3.Methods and Results
For knowing more about the survival distributions, survival function and hazard function were computed. The data contains 1151 patients who were randomly received one either treatment with IDV or treatment without IDV. The event of interest in this study was patients whose disease progressed to AIDS or death. There are 1055 patients were censored (red dot in Figure 1) and 96 patients were non-censored.

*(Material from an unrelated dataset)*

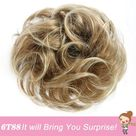 Synthetic Messy Elastic Hair for Women - 6T88 / China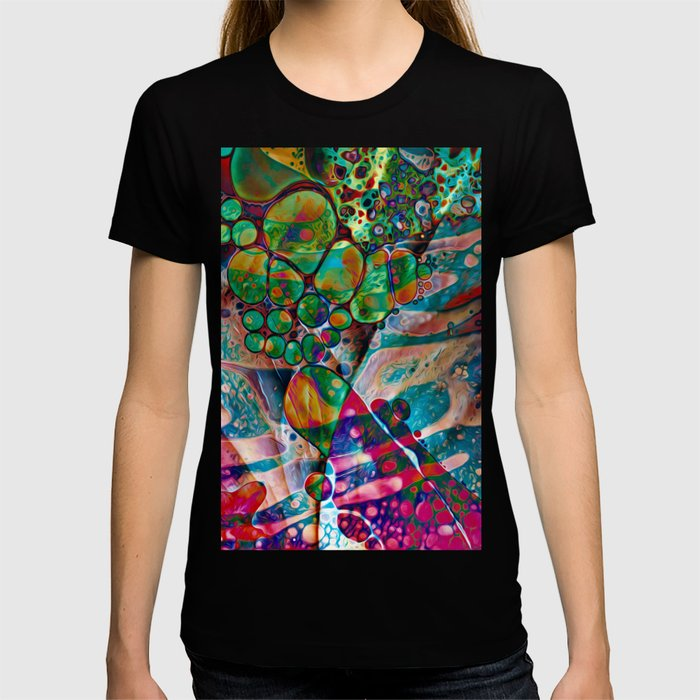 Palm of My Hand T-shirt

Figure 1: An overview of our data.
a. Survival function
There are two ways to calculate the survival functions. One is to use non-parametric estimator Kaplan-Meier. Another one is to make parametric assumptions and calculate the survival function based on the assumptions, ex: event time follows exponential, Weibull, Gamma, etc.
a1. Kaplan-Meier (nonparametric)
Figure 2 top left shows the estimated survival function with 95% confidence interval band for 1151 patients. Figure 2 top right shows the estimated survival functions separately for treatment group (with IDV) and control group (without IDV). We can see that the proportion surviving of treatment group is longer than the control group. Figure 2 bottom left shows the estimated survival functions for sex. The two survival functions cross each other, which implies their hazards functions are not proportional. Overall, the number of females survive are larger than male. Figure 2 bottom right shows the estimated survival for CD4 groups. We can see that 95% of people with more CD4 cell counts at screening still survive at the end of study. That is because CD4 is an essential part of the human immune system. People who have more CD4 have stronger immune system before doing any treatments. After treatments, the CD4 cell count for all patients increase. So the patients with more CD4 still have stronger defense against virus.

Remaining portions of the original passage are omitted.